**Records:**

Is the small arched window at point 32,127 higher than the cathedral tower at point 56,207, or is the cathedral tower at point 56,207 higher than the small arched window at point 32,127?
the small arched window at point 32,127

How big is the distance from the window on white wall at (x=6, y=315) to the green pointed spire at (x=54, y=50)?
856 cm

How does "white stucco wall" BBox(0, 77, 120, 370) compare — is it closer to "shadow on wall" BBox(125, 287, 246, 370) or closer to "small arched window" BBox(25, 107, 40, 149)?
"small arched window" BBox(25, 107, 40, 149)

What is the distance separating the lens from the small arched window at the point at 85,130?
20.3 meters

--

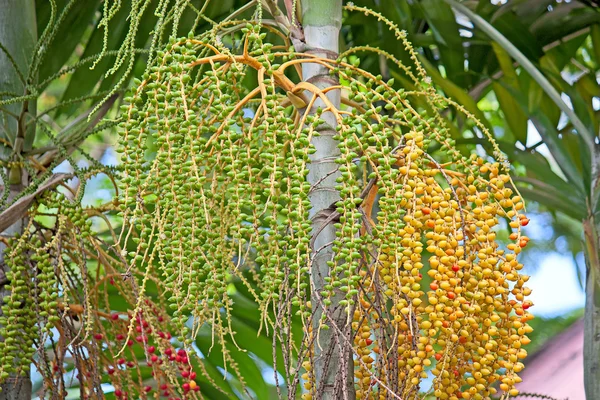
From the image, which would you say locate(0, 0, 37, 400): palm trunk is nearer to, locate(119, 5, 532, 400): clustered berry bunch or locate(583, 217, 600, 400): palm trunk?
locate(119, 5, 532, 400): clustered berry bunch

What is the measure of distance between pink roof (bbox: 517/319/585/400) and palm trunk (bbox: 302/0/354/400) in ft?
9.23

**Stated exercise:** List every line in the data above that contains the word "wall".

**Complete answer:**
How big is the distance from the window on white wall at (x=6, y=315) to the green pointed spire at (x=54, y=50)?
How does "white stucco wall" BBox(0, 77, 120, 370) compare — is it closer to "shadow on wall" BBox(125, 287, 246, 370) or closer to "small arched window" BBox(25, 107, 40, 149)?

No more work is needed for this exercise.